Begin Provided entries

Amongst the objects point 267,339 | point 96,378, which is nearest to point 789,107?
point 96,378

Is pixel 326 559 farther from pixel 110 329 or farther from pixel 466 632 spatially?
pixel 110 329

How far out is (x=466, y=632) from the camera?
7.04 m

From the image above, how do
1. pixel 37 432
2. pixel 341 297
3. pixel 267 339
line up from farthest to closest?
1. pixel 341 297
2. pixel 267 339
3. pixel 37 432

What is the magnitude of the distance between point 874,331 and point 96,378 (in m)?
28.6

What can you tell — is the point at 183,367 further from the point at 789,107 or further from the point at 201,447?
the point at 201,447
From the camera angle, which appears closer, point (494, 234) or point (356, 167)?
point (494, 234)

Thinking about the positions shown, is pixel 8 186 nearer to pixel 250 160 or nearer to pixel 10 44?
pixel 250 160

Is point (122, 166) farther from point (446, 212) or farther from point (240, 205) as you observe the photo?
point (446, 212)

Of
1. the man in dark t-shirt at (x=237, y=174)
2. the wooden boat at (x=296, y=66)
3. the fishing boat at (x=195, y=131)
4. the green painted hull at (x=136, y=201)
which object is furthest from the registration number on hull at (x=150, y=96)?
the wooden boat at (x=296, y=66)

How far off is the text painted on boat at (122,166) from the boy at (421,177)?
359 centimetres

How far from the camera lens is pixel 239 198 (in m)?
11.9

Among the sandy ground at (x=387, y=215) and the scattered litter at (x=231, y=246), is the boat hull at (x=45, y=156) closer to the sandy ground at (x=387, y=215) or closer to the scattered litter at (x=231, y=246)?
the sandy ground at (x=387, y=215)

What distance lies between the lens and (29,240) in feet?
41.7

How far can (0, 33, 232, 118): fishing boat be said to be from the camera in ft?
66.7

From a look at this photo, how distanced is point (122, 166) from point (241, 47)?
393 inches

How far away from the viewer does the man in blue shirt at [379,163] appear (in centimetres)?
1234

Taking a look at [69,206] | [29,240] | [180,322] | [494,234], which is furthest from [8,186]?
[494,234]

End Provided entries

### The task
Copy every one of the records above word for word, keeping each line as it appears.

### Reply
Amongst the objects point 267,339 | point 96,378, which is nearest to point 789,107?
point 96,378

Is pixel 326 559 farther from pixel 110 329 or farther from pixel 466 632 spatially?
pixel 110 329

How far out is (x=466, y=632) from the camera?
7.04 m

From the image above, how do
1. pixel 37 432
2. pixel 341 297
3. pixel 267 339
line up from farthest to closest?
1. pixel 341 297
2. pixel 267 339
3. pixel 37 432

What is the magnitude of the distance between point 874,331 and point 96,378 (in m)?
28.6

What can you tell — is the point at 183,367 further from the point at 789,107 or further from the point at 201,447?
the point at 201,447
From the camera angle, which appears closer, point (494, 234) or point (356, 167)?
point (494, 234)

Thinking about the positions shown, is pixel 8 186 nearer to pixel 250 160 or nearer to pixel 10 44?
pixel 250 160

Is point (122, 166) farther from point (446, 212) or farther from point (240, 205) as you observe the photo?
point (446, 212)

Of
1. the man in dark t-shirt at (x=237, y=174)
2. the wooden boat at (x=296, y=66)
3. the fishing boat at (x=195, y=131)
4. the green painted hull at (x=136, y=201)
which object is furthest from the registration number on hull at (x=150, y=96)?
the wooden boat at (x=296, y=66)

How far off is the text painted on boat at (122,166) from the boy at (421,177)?
359 centimetres

How far from the camera lens is pixel 239 198 (in m)?
11.9

Among the sandy ground at (x=387, y=215) and the scattered litter at (x=231, y=246), is the boat hull at (x=45, y=156) closer to the sandy ground at (x=387, y=215) or closer to the scattered litter at (x=231, y=246)?
the sandy ground at (x=387, y=215)

What distance lies between the lens and (29,240) in feet?
41.7

How far can (0, 33, 232, 118): fishing boat be said to be from the camera in ft?
66.7

From a look at this photo, how distanced is point (122, 166) from point (241, 47)?
393 inches

How far away from the viewer does the man in blue shirt at [379,163] appear (in centimetres)?
1234

Taking a look at [69,206] | [29,240] | [180,322] | [494,234], which is furthest from [8,186]?
[494,234]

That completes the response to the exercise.